What follows is arguably even stronger. Propelled by a rhythm section of Brown’s husband Gary West on bass and drummer Kenny Bush that plays it smart throughout, ‘The Magnificent Seven’ is a kind of sophisticated newgrass hoedown. Co-written by Brown with Irish guitarist and Solas member John Doyle it comes in three movements, developed over a day’s improvisation and refinement in the studio. Sam Bush’s exuberant mandolin leads off here in a helter skelter style, with Stuart Duncan on fiddle the next to take up the running. However, even these virtuoso turns are upstaged by Brown’s brilliant, cascading banjo part and Burn’s insistent, mesmeric piano turn. And when they come together at the end, well, this is surely how it should be done!

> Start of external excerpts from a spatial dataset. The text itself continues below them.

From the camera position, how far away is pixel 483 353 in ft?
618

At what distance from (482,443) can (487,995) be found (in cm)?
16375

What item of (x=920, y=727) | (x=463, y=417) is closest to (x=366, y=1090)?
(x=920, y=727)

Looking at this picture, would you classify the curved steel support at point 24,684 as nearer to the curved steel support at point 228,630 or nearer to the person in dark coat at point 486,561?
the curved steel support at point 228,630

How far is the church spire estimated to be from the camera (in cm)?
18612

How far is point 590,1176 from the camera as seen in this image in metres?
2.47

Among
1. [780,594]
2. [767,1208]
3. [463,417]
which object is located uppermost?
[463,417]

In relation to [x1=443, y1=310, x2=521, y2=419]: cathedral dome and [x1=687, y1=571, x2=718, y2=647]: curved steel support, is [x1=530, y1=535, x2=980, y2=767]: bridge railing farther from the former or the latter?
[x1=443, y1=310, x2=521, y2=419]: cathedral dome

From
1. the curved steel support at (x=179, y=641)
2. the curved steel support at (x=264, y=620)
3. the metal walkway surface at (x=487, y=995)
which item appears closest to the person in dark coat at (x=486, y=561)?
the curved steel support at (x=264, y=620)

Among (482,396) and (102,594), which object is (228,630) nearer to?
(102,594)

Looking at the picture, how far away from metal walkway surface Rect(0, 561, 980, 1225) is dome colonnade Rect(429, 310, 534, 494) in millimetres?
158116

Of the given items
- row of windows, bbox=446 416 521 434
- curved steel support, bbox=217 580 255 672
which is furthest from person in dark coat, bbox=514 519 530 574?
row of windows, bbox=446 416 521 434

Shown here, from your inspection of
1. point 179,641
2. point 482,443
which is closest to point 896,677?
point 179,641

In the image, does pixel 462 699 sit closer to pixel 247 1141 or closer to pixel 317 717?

Much of the album is instrumental and yet there is scarcely a moment’s let-up in the intensity. The gorgeous ‘Carrokeel’ is based on a Gregorian chant, with Sean Egan blowing marvellous low whistle over thrillingly evocative, jazzy piano chords. The romping ‘I’m Naked (And I’m Going To Glasgow)’ starts with the Grey Goose Jig before rolling out a set of reels that would have a dead man dancing, mandolin giving way to banjo and then to piano before a heart-stopping, triumphant re-entry for the banjo that powers a gloriously conceived and intricately realized track to a climax.

There are a number of guest vocal appearances that provide the record with a bit of useful additional light and shade. The Indigo Girls sing Paul Simon’s ‘Homeward Bound’ and they do a fine job, on what is a lovely track. Beth Nielsen’s take on Jimi Hendrix’s ‘Angel’ is less compelling. Mary Chapin Carpenter’s version of Boo Hewerdine’s ‘The Prayer Wheel’ reminds me greatly of Midnight Well, which is a compliment. But the pick of the four is Andrea Zorn’s haunting reading of Jim Rooney’s classic-sounding ballad ‘One Morning In May’.

It is the instrumentals, however, that make Stolen Moments such a hugely special experience. Warm, inventive, spirited and challenging by turn, it is one of the finest records I’ve heard in a long, long time. Alison Brown deserves your attention. In fact she deserves a lot more than that!